It was good news the day I saw on iFanboy that Joss Whedon was supposedly in talks to direct and polish the script for the Avengers movie. I was even happier when I saw the rumours that Whedon would be rewriting the Captain America script. Whedon has a history of polishing movie scripts that go on to be very impressive films.
But is there a connection?
I think there is, and I think it might give us a clue as to Marvel’s intentions for the two films, as well as future films.
Captain America is really the key here.
The Captain America movie is set to be released a year before the Avengers movie. That makes sense. Add him into the plethora of individual character movies being released before the big team up. But he’s not like the others, and I don’t mean simply that he’s the most important character to the Avengers. He’s a man out of time. His origin isn’t some acid spill or technological genius brain. He’s a super-soldier from the 40’s who wants to smack Hitler right in the face.
So how does he end up fighting with the Avengers?
Well there’s a bomb and a fall and an iceberg and some sketchy science, but let’s just say that he makes it safe and sound to the present – whenever that may be – and helps create the Avengers.
You can’t do Captain America without doing a WWII story. You simply can’t do a Cap story without his origin. Without Bucky and the super-soldier serum and Hitler bashing. It just can’t be done. Or shouldn’t.

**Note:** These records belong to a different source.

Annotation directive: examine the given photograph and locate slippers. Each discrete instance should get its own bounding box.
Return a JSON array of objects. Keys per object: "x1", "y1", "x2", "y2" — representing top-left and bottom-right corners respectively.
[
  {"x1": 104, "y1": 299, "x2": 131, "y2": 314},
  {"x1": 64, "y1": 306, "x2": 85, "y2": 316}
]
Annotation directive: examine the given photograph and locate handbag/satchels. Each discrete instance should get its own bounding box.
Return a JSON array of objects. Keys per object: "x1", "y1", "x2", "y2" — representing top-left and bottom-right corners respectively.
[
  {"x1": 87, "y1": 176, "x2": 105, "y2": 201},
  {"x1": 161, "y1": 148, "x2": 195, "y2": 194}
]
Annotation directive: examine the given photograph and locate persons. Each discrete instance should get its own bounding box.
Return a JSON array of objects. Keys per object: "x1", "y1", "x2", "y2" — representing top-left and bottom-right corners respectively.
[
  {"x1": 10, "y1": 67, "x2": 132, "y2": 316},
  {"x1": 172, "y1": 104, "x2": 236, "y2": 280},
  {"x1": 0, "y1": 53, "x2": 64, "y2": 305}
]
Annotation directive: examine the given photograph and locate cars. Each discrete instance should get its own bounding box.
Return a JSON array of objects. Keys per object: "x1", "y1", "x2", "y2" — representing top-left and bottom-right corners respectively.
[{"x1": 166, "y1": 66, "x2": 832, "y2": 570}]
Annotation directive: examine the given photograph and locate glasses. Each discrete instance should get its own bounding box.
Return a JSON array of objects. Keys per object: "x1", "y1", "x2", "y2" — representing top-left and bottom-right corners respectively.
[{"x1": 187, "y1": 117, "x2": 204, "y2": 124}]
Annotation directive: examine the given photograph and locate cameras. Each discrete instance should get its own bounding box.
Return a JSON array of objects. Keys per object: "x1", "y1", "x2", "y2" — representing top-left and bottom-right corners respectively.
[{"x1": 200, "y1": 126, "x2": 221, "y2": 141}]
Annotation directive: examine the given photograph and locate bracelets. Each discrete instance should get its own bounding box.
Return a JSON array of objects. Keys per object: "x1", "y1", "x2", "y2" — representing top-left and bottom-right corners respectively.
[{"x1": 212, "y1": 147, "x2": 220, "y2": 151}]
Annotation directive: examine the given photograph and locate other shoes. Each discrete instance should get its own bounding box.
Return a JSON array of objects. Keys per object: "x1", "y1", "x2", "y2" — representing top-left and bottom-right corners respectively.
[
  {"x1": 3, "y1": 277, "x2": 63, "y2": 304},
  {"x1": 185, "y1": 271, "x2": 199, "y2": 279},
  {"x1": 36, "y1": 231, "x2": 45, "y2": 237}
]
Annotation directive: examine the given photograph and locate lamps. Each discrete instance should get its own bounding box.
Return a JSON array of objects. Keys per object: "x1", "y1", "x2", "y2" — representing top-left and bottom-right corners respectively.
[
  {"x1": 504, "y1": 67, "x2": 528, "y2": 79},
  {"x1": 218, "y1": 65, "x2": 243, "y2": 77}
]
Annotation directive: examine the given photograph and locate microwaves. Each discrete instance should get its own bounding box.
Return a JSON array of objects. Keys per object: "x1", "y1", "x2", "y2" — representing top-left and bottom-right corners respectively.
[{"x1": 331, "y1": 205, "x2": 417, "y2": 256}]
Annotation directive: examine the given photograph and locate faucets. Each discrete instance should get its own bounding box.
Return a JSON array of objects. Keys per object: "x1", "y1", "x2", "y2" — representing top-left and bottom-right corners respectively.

And Marvel have been doing pretty well with their movies. No weird Uma Thurman-Poison Ivy’s happening here, thank you very much. Marvel know just what they’re doing, and that’s to please the fans.
So assuming that the Captain America movie does take place in WWII then it would also make sense that the Avengers movie will be their origin, and that can’t be done without Captain America being found in an iceberg, or something maybe a little more realistic for the 21st century. Find him in a cryogenic chamber or something like that.
We’ve got Joss Whedon given script control over two movies that, in reality, really are a pair. The original then its sequel. The First Avenger: Captain America and the Avengers. It’s even in the title: “First Avenger” anyone? It makes sense that Whedon’s control is because there needs to be a seamless transition between the two movies.
Marvel, as I’ve said, have been doing a great job of adapting their comic-book superheroes and doing it right. Stepping away from the original origins of these two – Cap and the Avengers – would be unlike every step Marvel has taken so far. Especially considering that the movies they are going with are more in line with the original Avengers line up than any of the more modern day ones. In other words, no Hawkeye, no Scarlet Witch, no Black Panther, no Luke Cage.
I must admit that part of this is hope, but I think it’s relatively well reasoned hope and something that I can put some faith in.